Ruby é conhecida na cidadezinha onde mora por ser a única pessoa dotada de audição dentro de uma família de surdos. Ela serve de intérprete para a mãe, o pai e o irmão, enquanto ajuda nos negócios com a pesca. Enquanto sofrem com a crise econômica, a garota sonha em se tornar cantora. Quando recebe a oportunidade de fazer o teste para uma universidade prestigiosa numa cidade distante, ela enfrenta o dilema de abandonar a família que sempre dependeu dela.

Crítica

A premissa de No Ritmo do Coração desperta atenção por si própria: Ruby (Emilia Jones) é a única pessoa capaz de escutar numa família de surdos. A mãe, o pai e o irmão dependem da ajuda da garota para efetuar a ponte com a comunidade, sofrendo com o preconceito da cidadezinha pouco acostumada a lidar com as diferenças. Por ironia do destino, a garota sonha em se tornar cantora, algo percebido pela mãe Jackie (Marlee Matlin) como uma provocação: “Se eu fosse cega, você ia querer virar pintora?”. É subentendido que a menina viverá com eles para sempre, na função de intérprete. Ora, como adquirir autonomia nestas condições? Haveria diversas maneiras de retratar a situação da estudante: pelo prisma do espetáculo, pela lamentação paternalista, pela perspectiva do sacrifício pessoal. O melhor aspecto do drama decorre da naturalidade com que a cineasta Sian Heder descreve seus personagens. O ponto de vista se insere no dia a dia destes indivíduos: a câmera se senta com eles durante as refeições, acompanhando o trabalho cotidiano no barco de pesca, os trajetos de bicicleta, os encontros no bar. O espectador é convidado a enxergá-los de igual para igual, em instantes que representam mais do que cenas de conflito concebidas para avançar a narrativa. O longa-metragem observa os Rossi por sua universalidade, ao invés de sua singularidade.

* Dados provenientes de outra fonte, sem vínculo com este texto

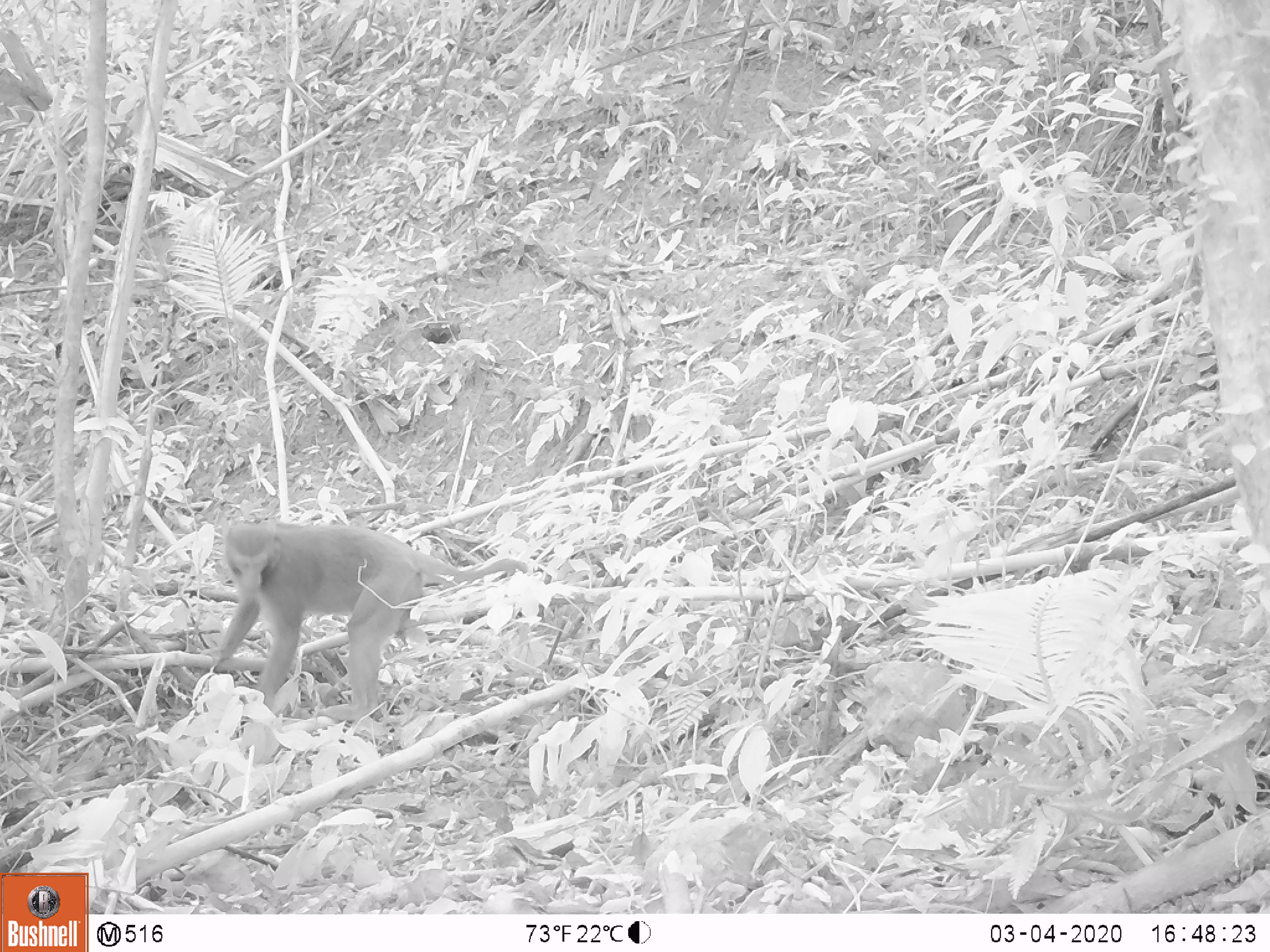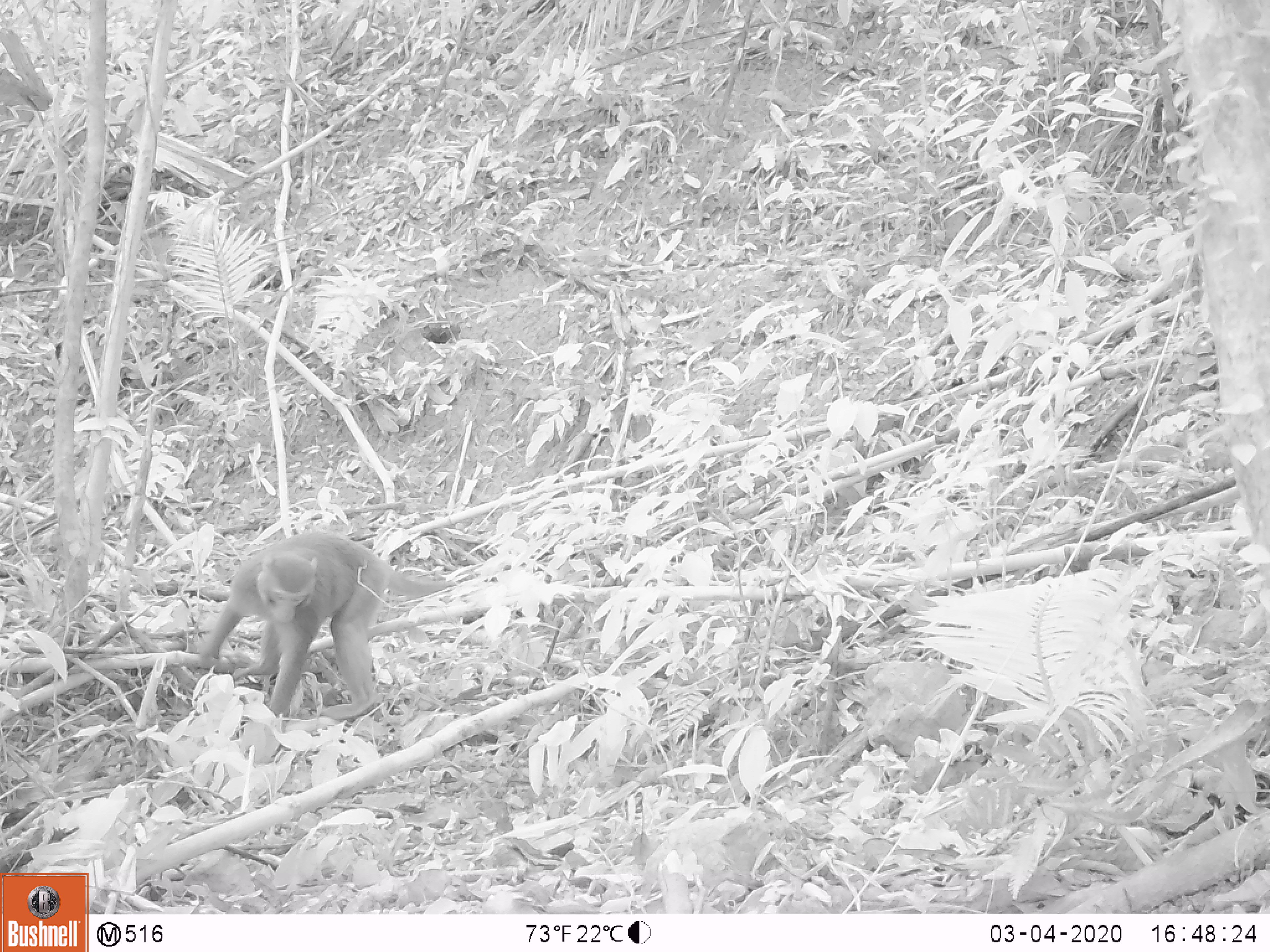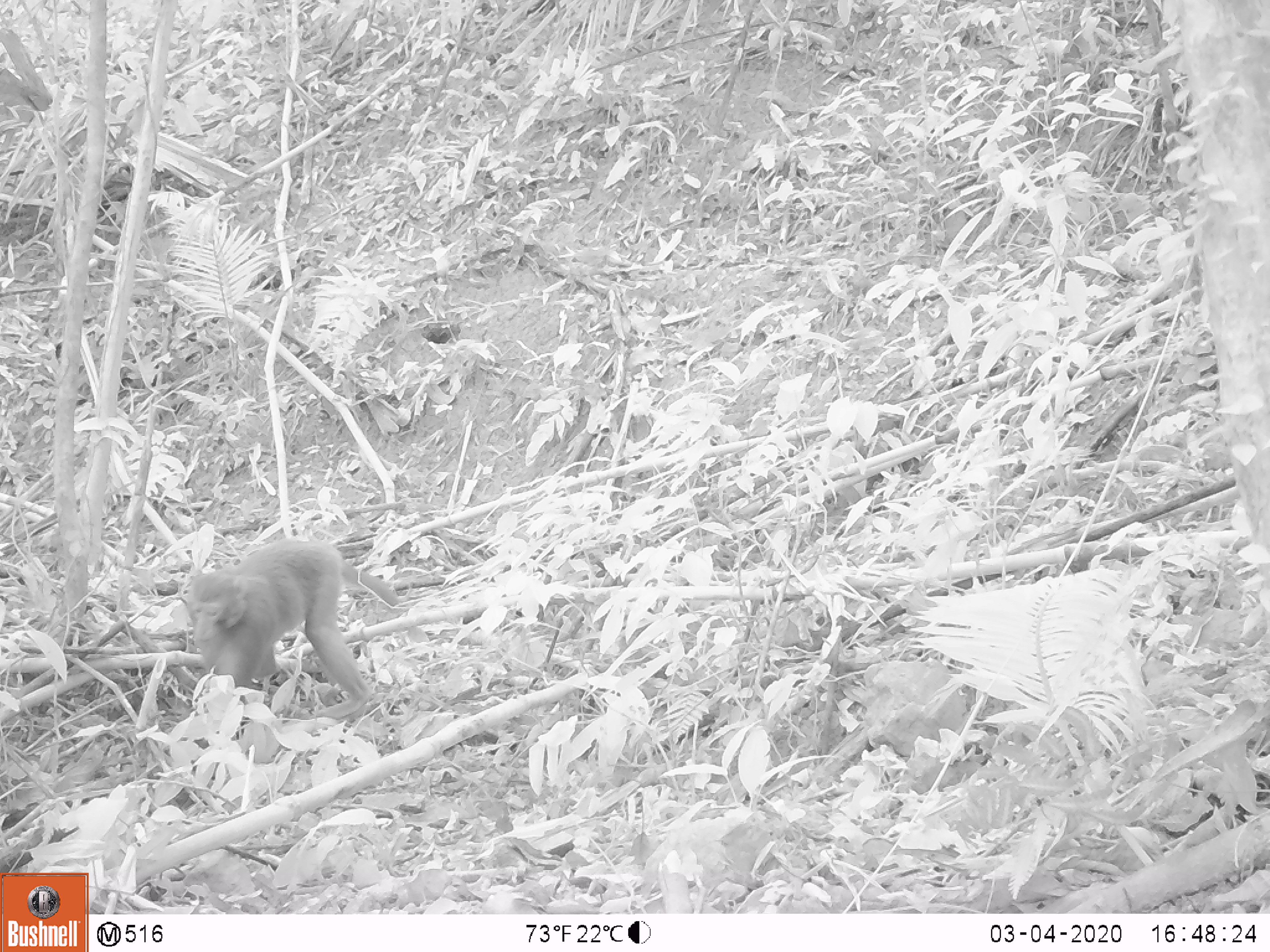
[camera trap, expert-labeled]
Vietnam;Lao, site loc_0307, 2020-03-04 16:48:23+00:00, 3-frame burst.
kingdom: Animalia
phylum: Chordata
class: Mammalia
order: Primates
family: Cercopithecidae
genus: Macaca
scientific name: Macaca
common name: macaques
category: assam or rhesus macaque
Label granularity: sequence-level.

Em se tratando da adaptação de um sucesso de bilheteria francês, era de se esperar que a produção apostasse numa repetição do tom e mesmo dos erros de seu antecessor, de preferência com grandes atores nos papéis principais. O resultado poderia ser algo próximo de outros títulos inexpressivos em termos de bilheteria e ambição artística: Amigos para Sempre (2017, refilmagem de Intocáveis, 2011), Olhos da Justiça (2015, refilmagem de O Segredo dos Seus Olhos, 2009) e Oldboy: Dias de Vingança (2013, refilmagem de Oldboy, 2003). Felizmente, os produtores optam por um elenco pouco conhecido, onde os personagens surdos são interpretados por atores surdos de fato: Marlee Matlin, Troy Kotsur e Daniel Durant, cujas composições excelentes chamam atenção à quantidade de talentos dotados de alguma forma de deficiência, subaproveitados pela indústria. Evitando ampliar o teor melodramático da obra original, a cineasta o minimiza em versão íntima. Referências culturais são devidamente adaptadas: o filme norte-americano se transforma numa adaptação bem-sucedida de A Família Bélier (2014), ao invés de uma cópia em língua estrangeira. A interação entre os personagens soa plausível, pois o preconceito e as dificuldades de indivíduos surdos constituem parte mínima dos elementos que os caracterizam. Jackie, Frank e Leo possuem personalidades bem definidas para além da surdez.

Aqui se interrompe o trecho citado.